It seems like I don't have much to blog about these days. I'm not knitting nearly as much as I was, so therefore there's no fun finished knits to show off.
I'm still working on the vest for Schaefer Yarns. Still working on Minimalist Cardigan. I'm doing my best to rest my wrist.
And I'm also immersing myself once again into algebra. I'm actually *getting* it. I just have stop listening to the cute Brit next to me. (haha- inside joke for the NHSnB'ers.)
The sun is out, finally. But it's also an obnoxiously cold temp outside.
I just finished watching an episode of Oprah from last week. She had on
Peter Walsh, a declutter expert. I love when he's on. There's a lightbulb moment in every show. By nature, I am a clutterer. I love stacks and stacks of things in my house. I have a love/hate relationship with the chaos of clutter. Growing up, I had a few bad experiences with someone coming into my room at night. By having my room a mess, the sound would wake me and give me a few seconds warning.
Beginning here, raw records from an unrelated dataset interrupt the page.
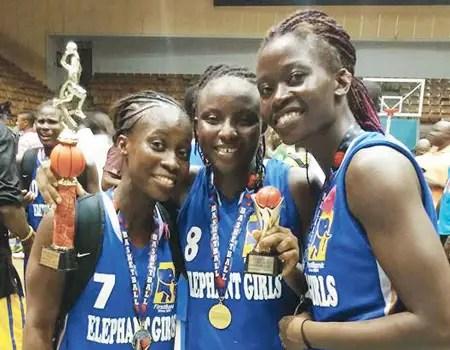 FIBA ACCW: First Bank's Akashili Targets 3rdTitle
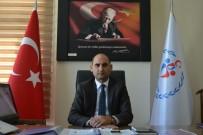 Kırıkkale GHSİM'de Kan Değişimi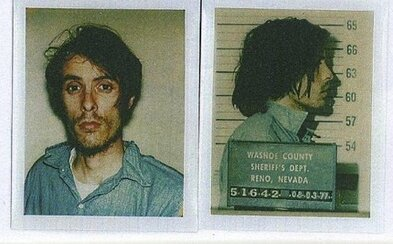 Vraždil, len keď boli dvere odomknuté. Kalifornský Drakula pil krv svojich obetí a nezastavil sa ani pred kanibalizmom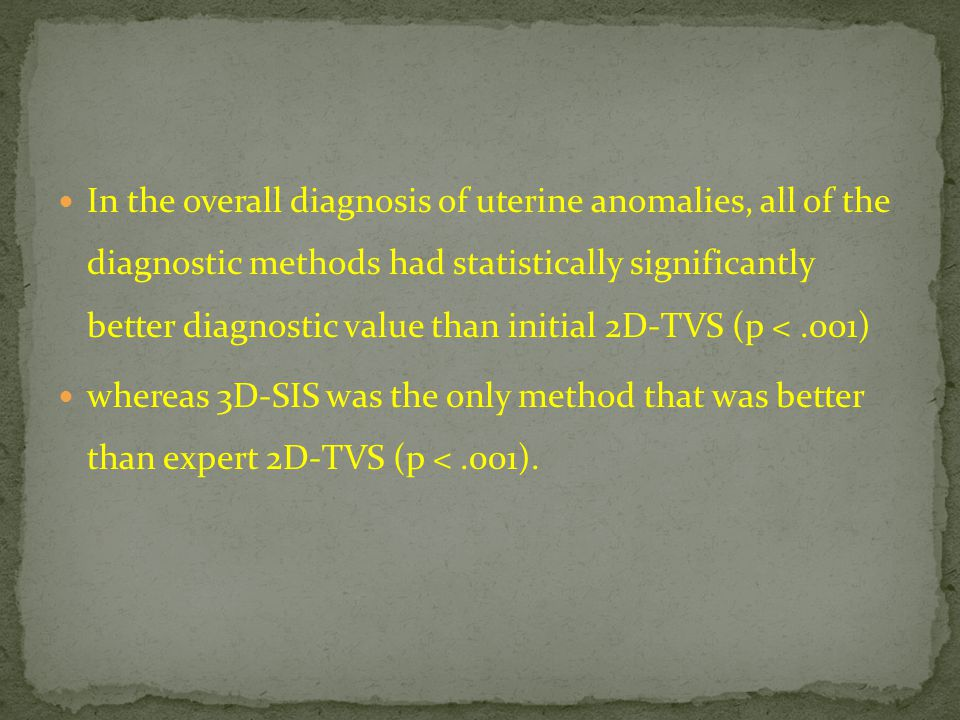 In the overall diagnosis of uterine anomalies, all of the diagnostic methods had statistically significantly better diagnostic value than initial 2D-TVS (p < .001)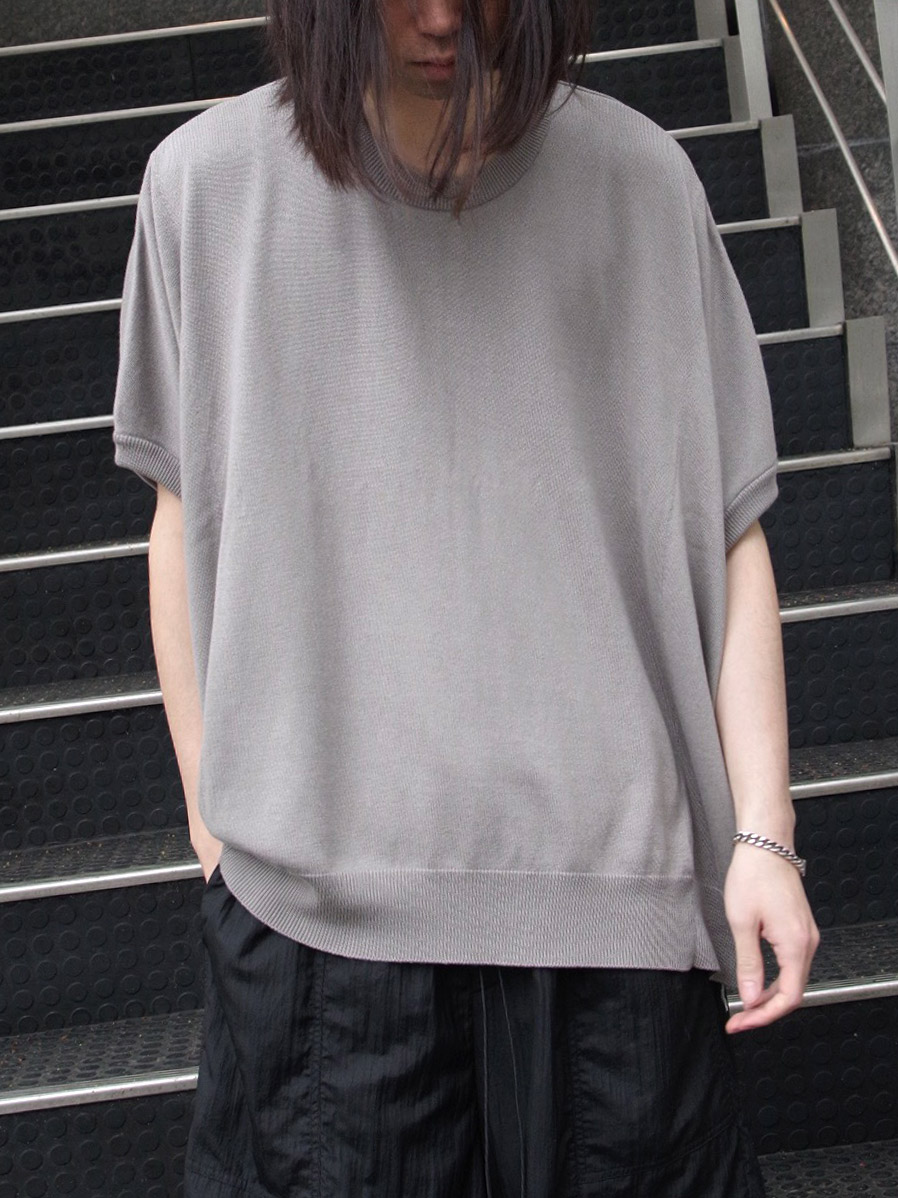"【SHELTER別注】 wizzard (ウィザード)  ""WIDE SUMMER KNIT TEE"" <サマーニット> - GRAY"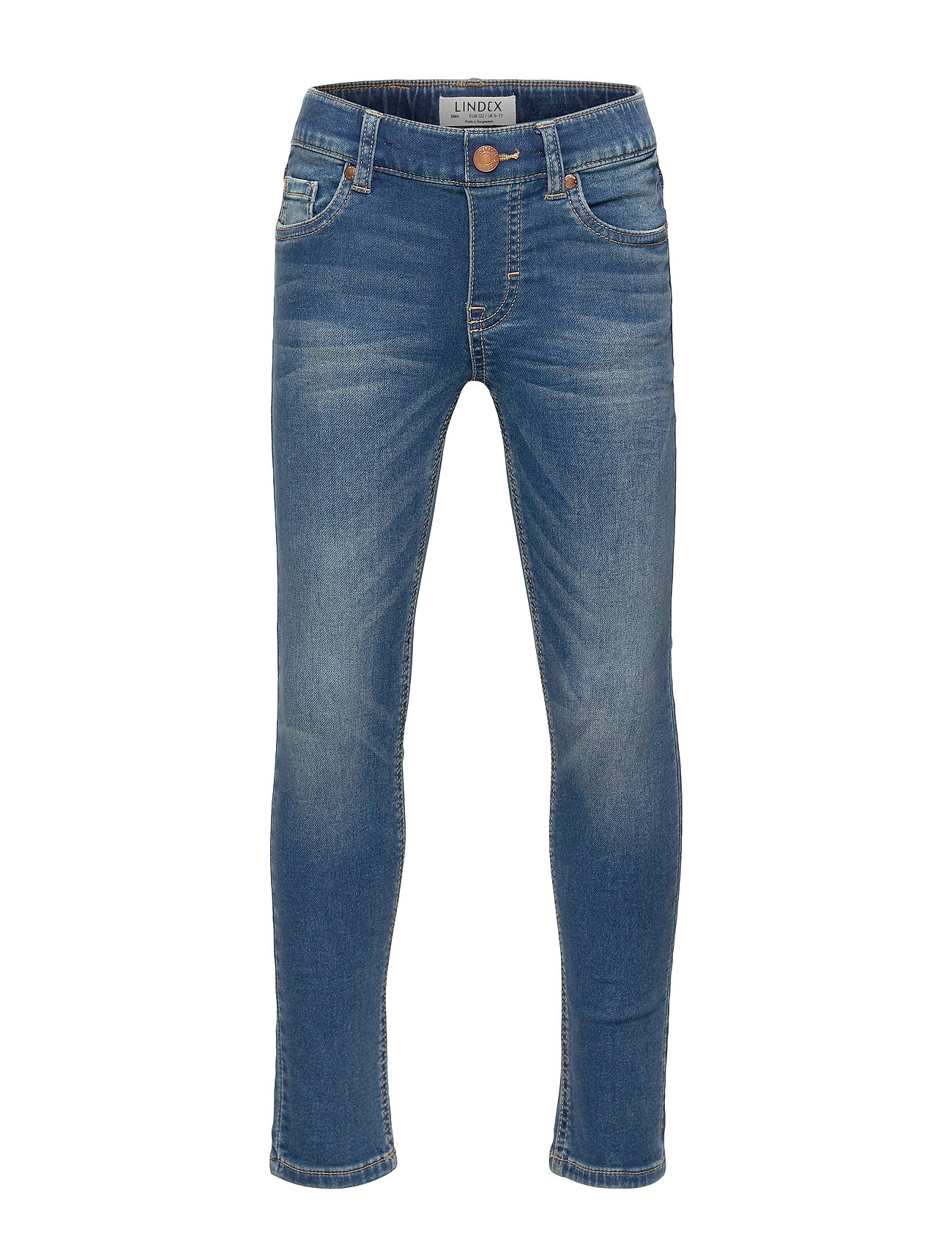 Lindex Trousers denim jersey slim Jim - DENIM
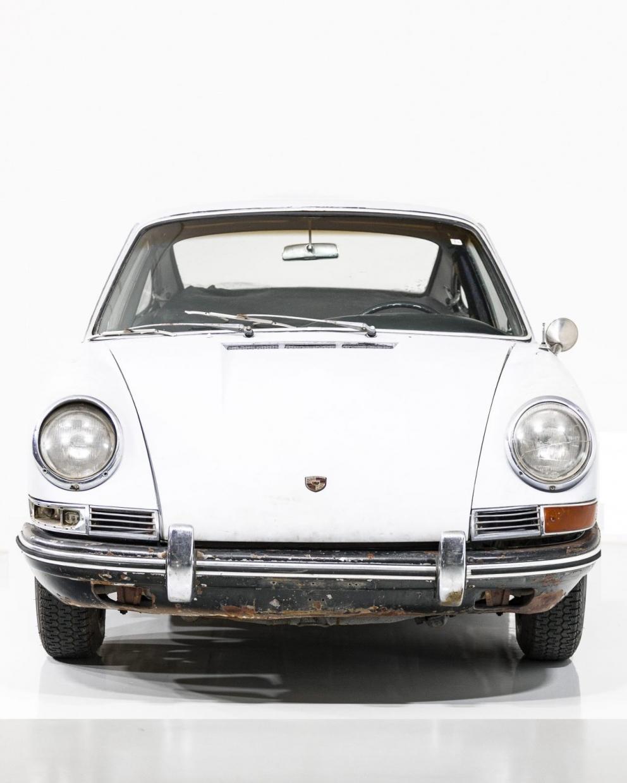 Projekt Porsche 911 SWB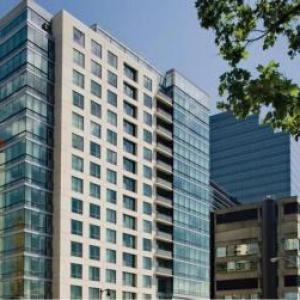 Global Luxury Suites at Massachusetts General MA, 2114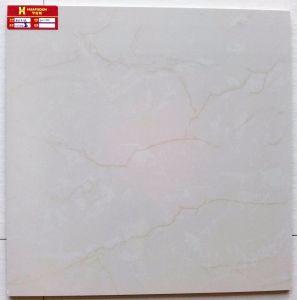 Super Glossy Nano Soluble Salt Polish Porcelain Tile 600X600mm pictures & photos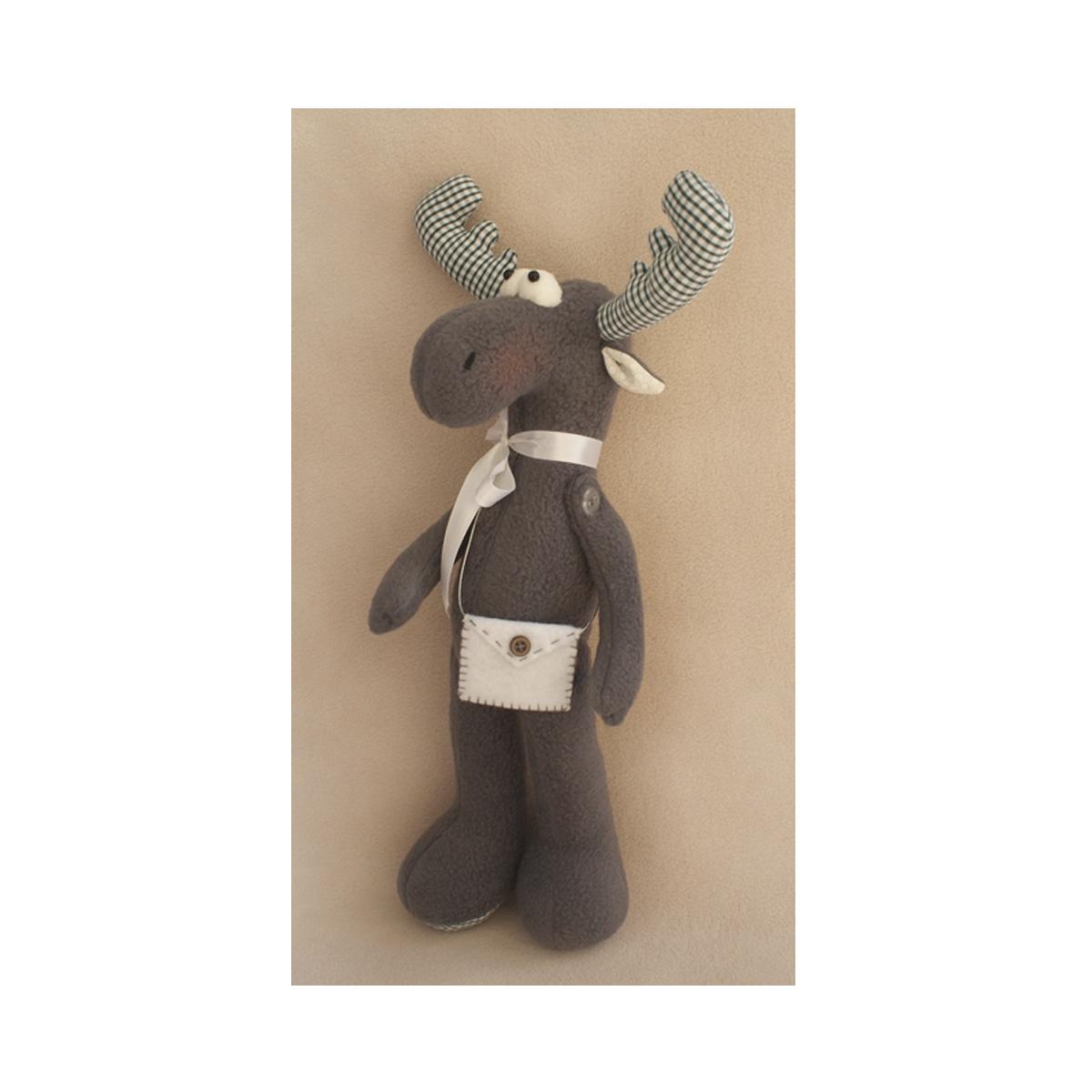 Набор для изготовления игрушки Ваниль Elk Story. Лось, 36 см. EL001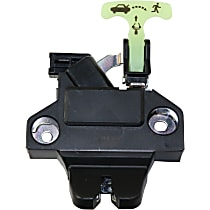 Replacement RT38320004 Trunk Actuator - Direct Fit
That internal, instinctive need for a safety net has never stopped. Although the person who hurt me in the past no longer lives with me and although I'm safe, I still feel the need for clutter, especially next to my bed. There's books, knitting, a few jars of hand cream, a lamp, clothes, papers, etc. all piled either on my nightstand or next to my bed. My very patient and loving husband understands why I do it and tends to let it go. When he feels it's getting out of control, he gently advises that I pick it up. Usually I do. Sometimes it's not the right time. Then a few days pass and I clean it up.
Anyways, back to Oprah- whenever Peter is on the show I feel like I need to reign it in a bit. This time I'm going to tackle my closet, which is in The Boy's room. I'm giving myself the generous time frame of one week to get it cleared out. Maybe, if I'm a brave beaver, I'll post a photo of the destruction and of the clean up.
Hubs and I want to move. We've outgrown our home (NOT FROM MY CLUTTER!) and it's time to move on. We can't show our home with my cluttery secrets, can we? So in the next few weeks I know that I have to really reach far into myself and let it go.
Stuff is just stuff.
Just remind me of that in 3 weeks- ok?